Japan's biggest supermarket group, Aeon Co Ltd has hired British online grocery pioneer Ocado to develop its e-commerce business, hoping to fend off rivals such as Amazon as more customers buy groceries online.
Ocado shares leapt as much as 15% in early Friday trading as investors welcomed the latest partnership for the British company, whose technology deals have become more important than its original business of selling food online.
'Quite A Coup'
"Given that Japan must have plenty of rival automated robotic warehouse providers, this is quite a coup for the business," said independent retail analyst Nick Bubb.
Internet grocery shopping has yet to take off in Japan, where consumers still often buy fresh produce on a daily basis. But growing numbers of working women and improved technology and logistics networks are expected to change that.
Aeon's rival Seiyu, operated by U.S. retail giant Walmart Inc, launched an online grocery venture with e-commerce firm Rakuten Inc in 2018, aiming to compete with the likes of Amazon Fresh.
Aeon, which operates more than 21,000 stores and has about 100 million customers, plans to harness Ocado's robotic warehouses, which it calls customer fulfilment centres (CFCs), and its software to create a distribution network serving the whole of the Japanese market.
Online Sales Capacity
The partnership anticipates Aeon will have an online grocery sales capacity of about 600 billion yen (€5 billion) by 2030 and 1 trillion yen by 2035.
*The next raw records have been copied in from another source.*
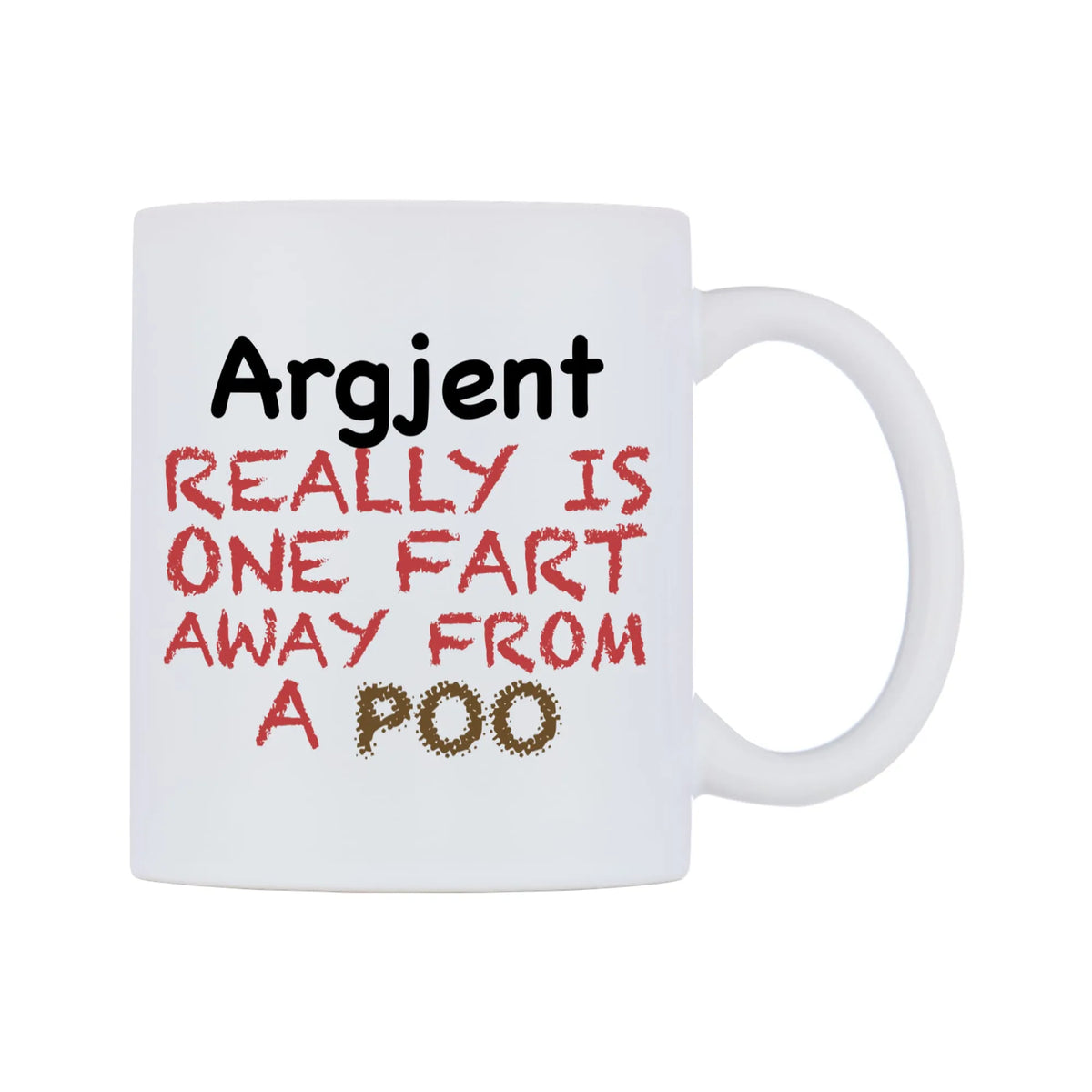 Argjent Really is ONE Fart Away from A Poo Mug — mug, left side, on a white background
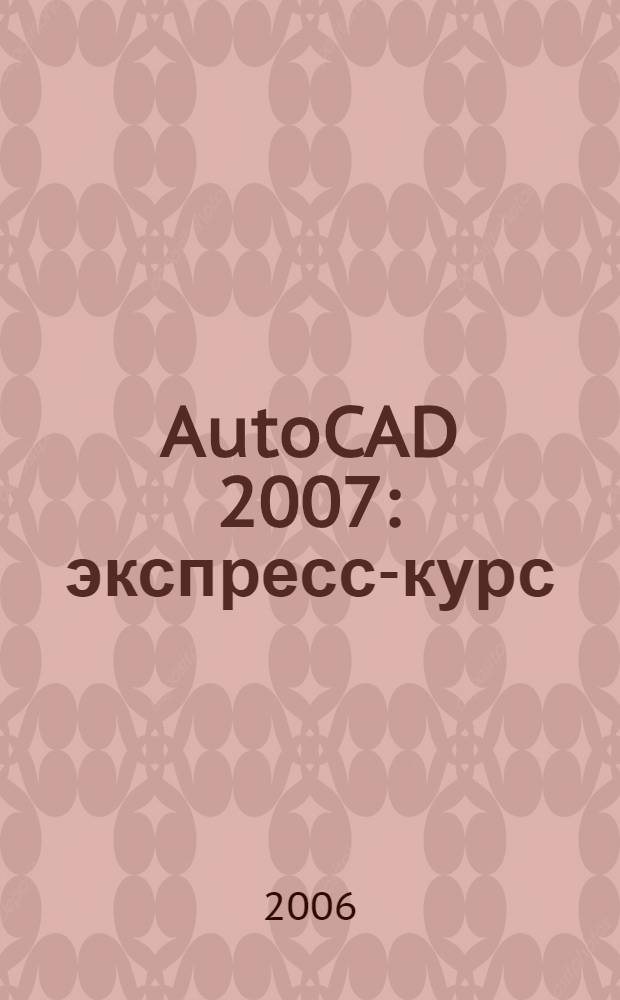 AutoCAD 2007 : экспресс-курс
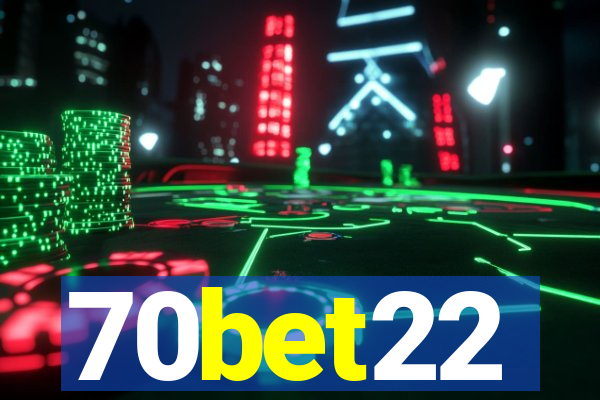 70bet22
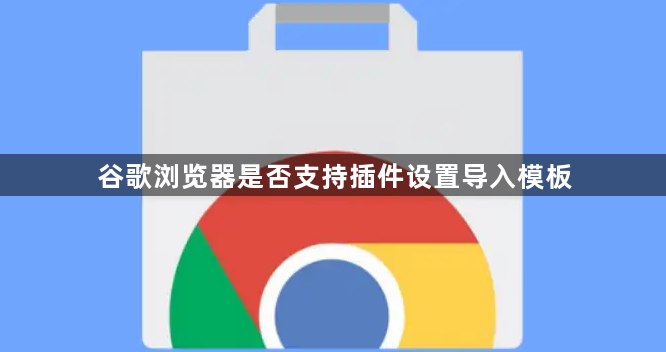 谷歌浏览器是否支持插件设置导入模板1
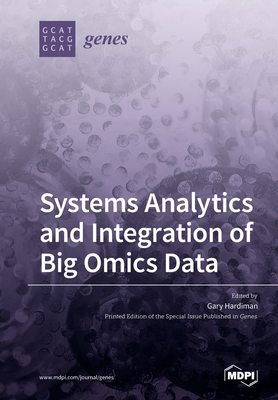Coperta cărții 'Systems Analytics and Integration of Big Omics Data - Gary Hardiman'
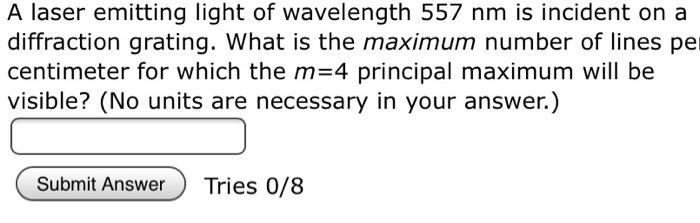 Solved A laser emitting light of wavelength 557 nm is | Chegg.com
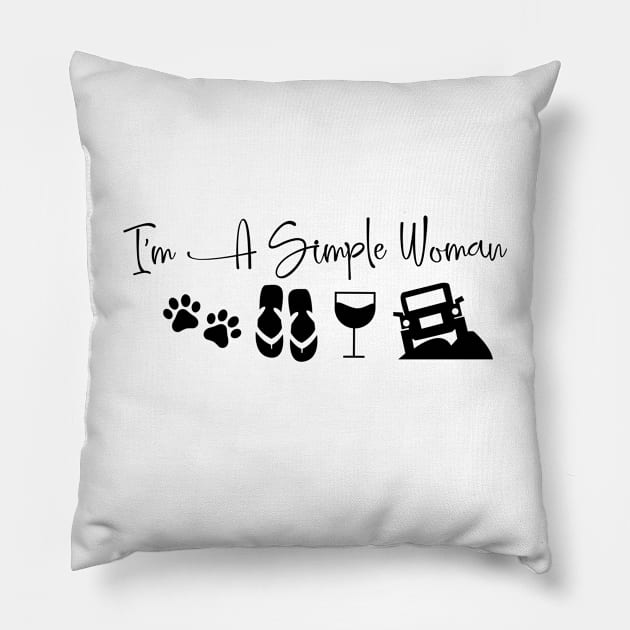 i'm a simple women shirt funny women gift love wine dog lover tee Pillow by dianoo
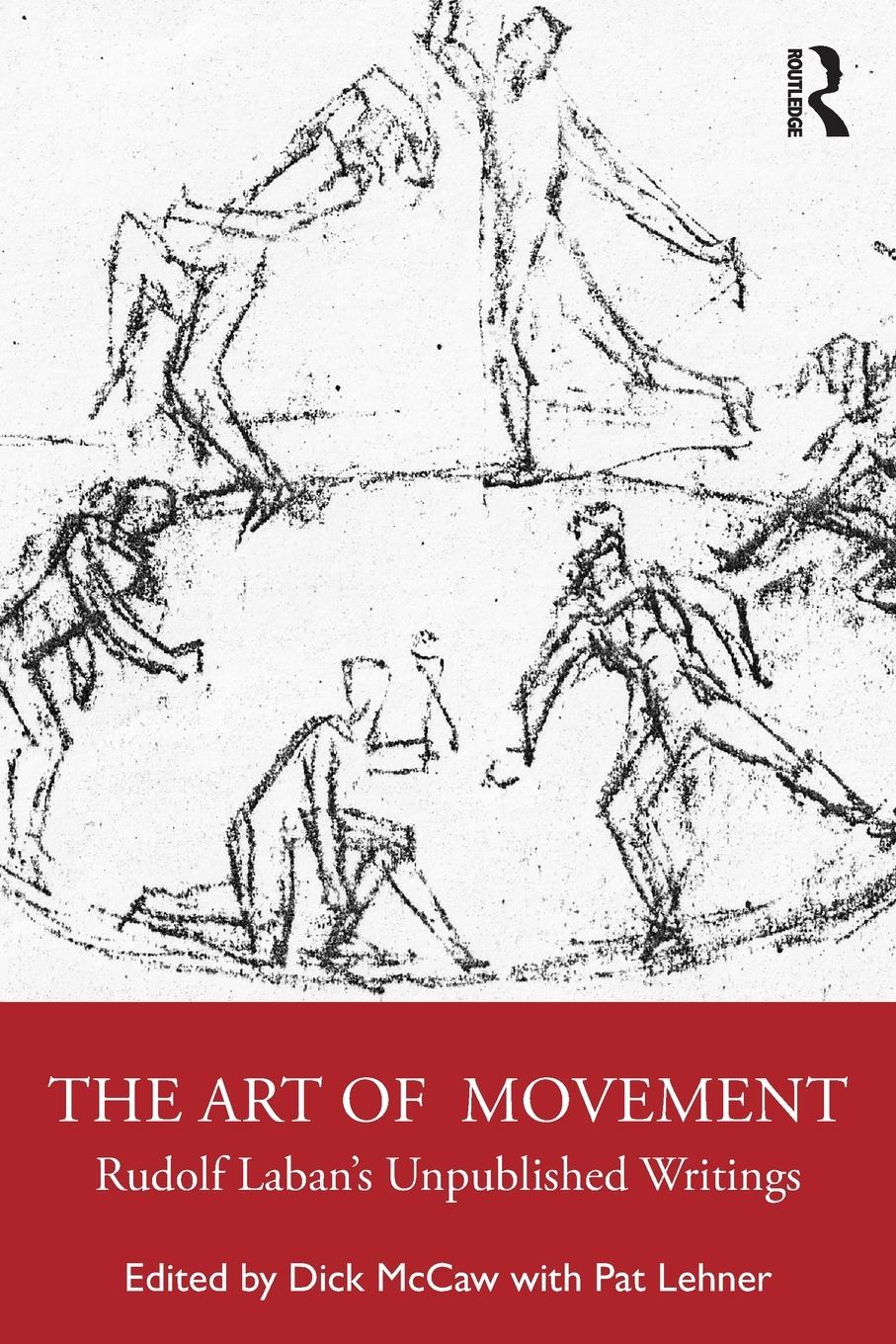 Cover: 9781032225067 | The Art of Movement | Rudolf Laban's Unpublished Writings | Dick Mccaw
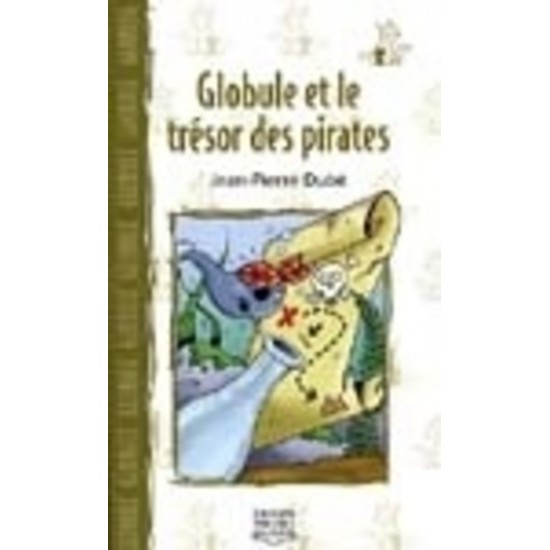Globule et le trésor des pirates De Laurent...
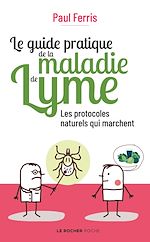 Télécharger le livre :  Le guide pratique de la maladie de Lyme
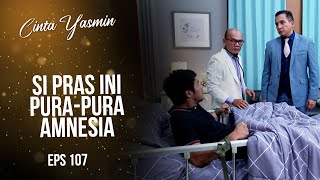 Gak Amnesia Baskara Mengikat Tangannya Pras  CINTA YASMIN  EPS107 13 [upl. by Hildagard]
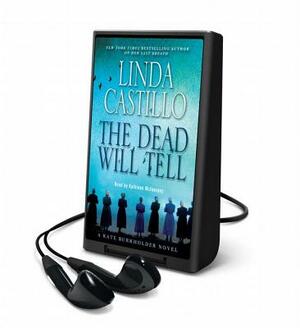 The Dead Will Tell: A Thriller by Linda Castillo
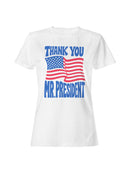 Thank You Mr. President Design Women's T-shirt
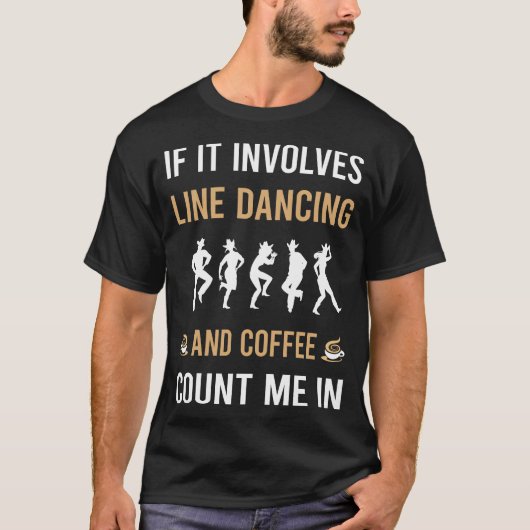 Koffie- en lijndansdanser t-shirt (Voorkant)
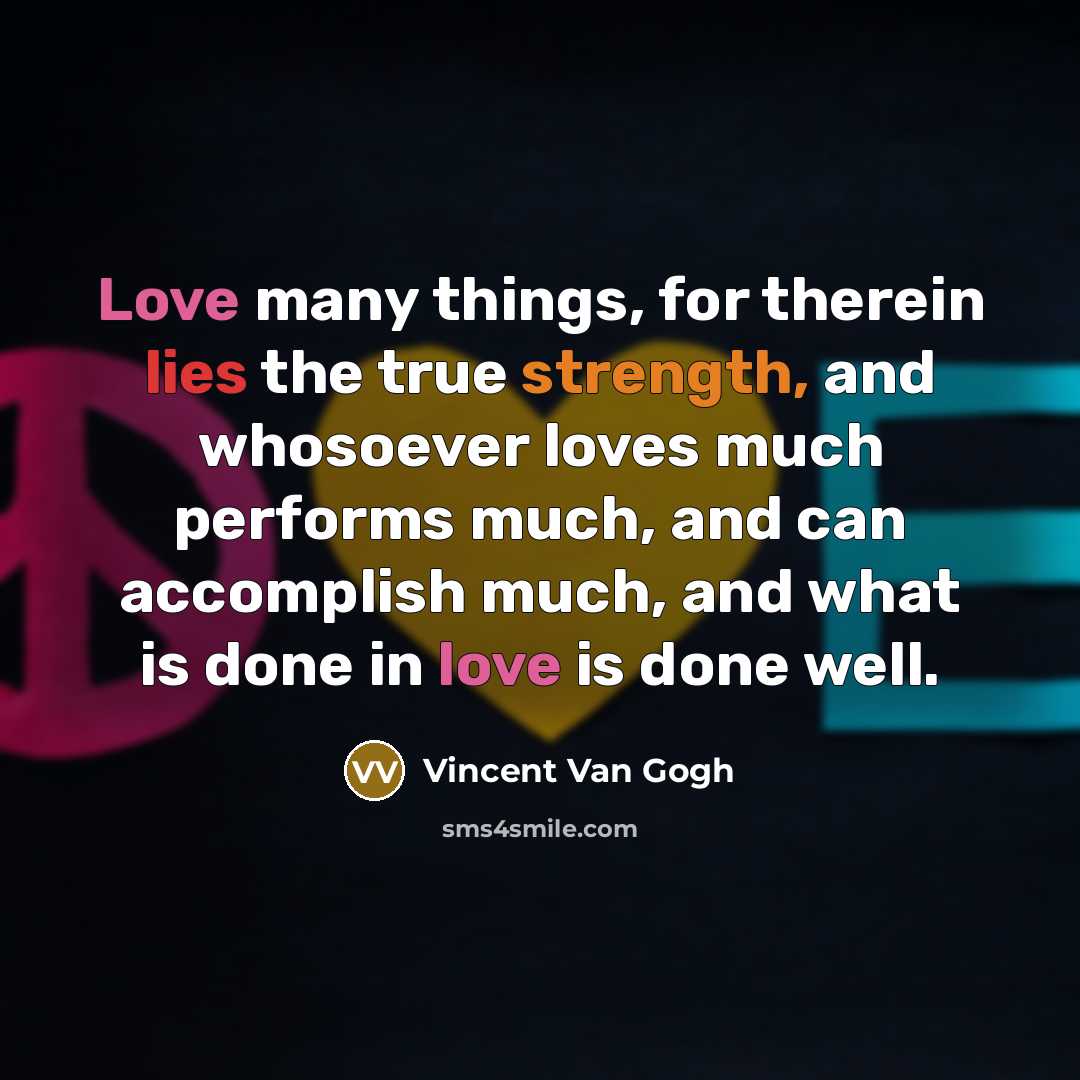 “Love many things, for therein lies the true strength, and…” quote by Vincent Van Gogh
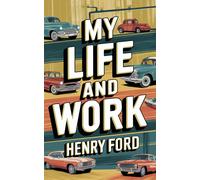 Henry Ford My Life and Work - An Autobiography of Henry Ford (Tascabile)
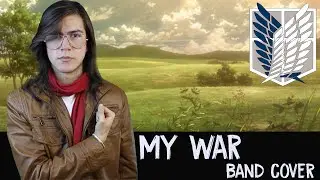 Shingeki no Kyojin Final Season Opening - My War (Full Band Cover)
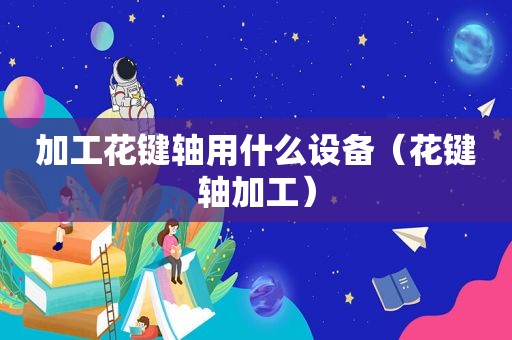 加工花键轴用什么设备（花键轴加工）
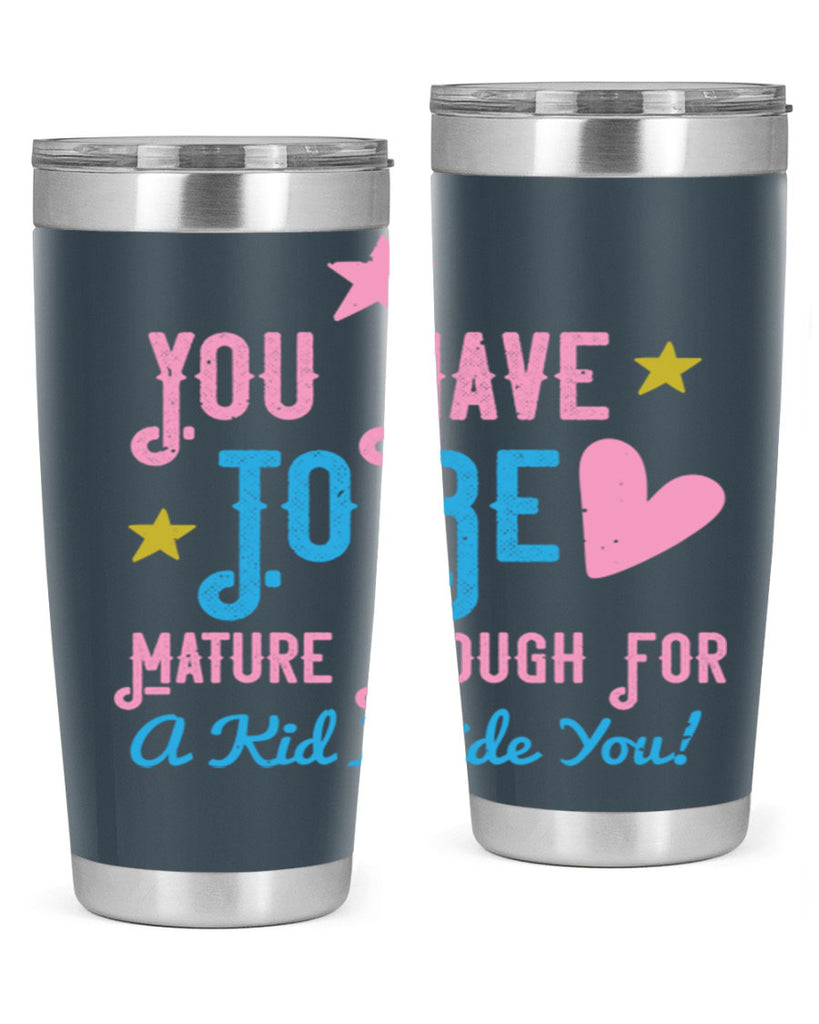 You Have To Be Mature Enough For A Kid Inside You Style 10#- baby- Tumbler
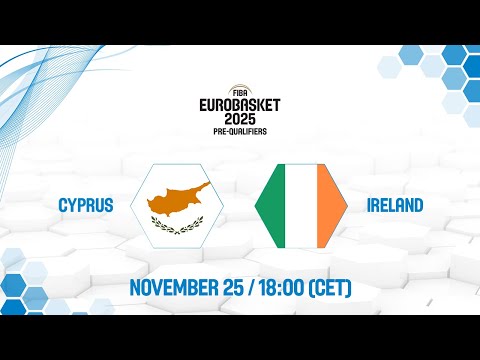 Cyprus v Ireland | Full Game - FIBA EuroBasket 2025 Pre-Qualifiers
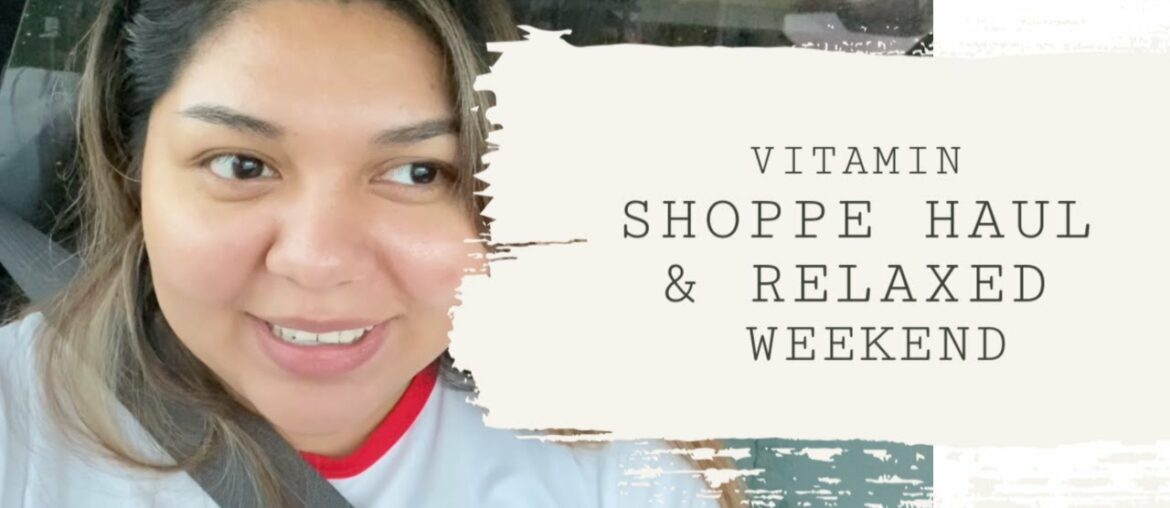 VITAMIN SHOPPE HAUL & RELAXED WEEKEND!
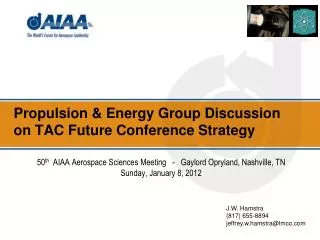 Propulsion &amp; Energy Group Discussion on TAC Future Conference Strategy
Initial CFCs will serve Japan's Kanto region, with the first planned to go live in 2023, followed by others over the next two years.
Aeon will also use Ocado's product-picking software within parts of its existing store network, and offer click-and-collect services from selected sites.
The Japanese firm did not say how much it was paying Ocado, but said the agreement included upfront fees, in addition to later payments which will depend on sales performance and capacity installation.
"We see Ocado as a state-of-the-art, exciting and transformative partner aligned with our strategy of accelerating Aeon's digital shift to serve Japan's consumers," said Aeon CEO Motoya Okada.
The deal is Ocado's first in Asia.
Grocery Share
While Ocado's retail business has only a 1.4% share of Britain's grocery market, its technology has powered the group's 8.4 billion pound ($10.8 billion) stock market valuation, enabling it to win partnership deals with supermarket groups including Kroger in the United States and Casino in France.
Ocado said it expected an additional 25 million pounds ($32.1 million) of operating costs in its fiscal 2020 year to implement the Aeon deal.
In February, Ocado and Marks & Spencer agreed a 1.5-billion-pound joint venture, signalling the end of Ocado's long running supply contract with upmarket supermarket chain Waitrose in September 2020.